▶ **Given entries**:
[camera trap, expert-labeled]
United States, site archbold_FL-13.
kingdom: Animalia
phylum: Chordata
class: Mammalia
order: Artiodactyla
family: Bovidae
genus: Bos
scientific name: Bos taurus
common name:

▶ **Your objective**:
Could you reproduce every record above exactly as it appears?

▶ **Result**:
[camera trap, expert-labeled]
United States, site archbold_FL-13.
kingdom: Animalia
phylum: Chordata
class: Mammalia
order: Artiodactyla
family: Bovidae
genus: Bos
scientific name: Bos taurus
common name:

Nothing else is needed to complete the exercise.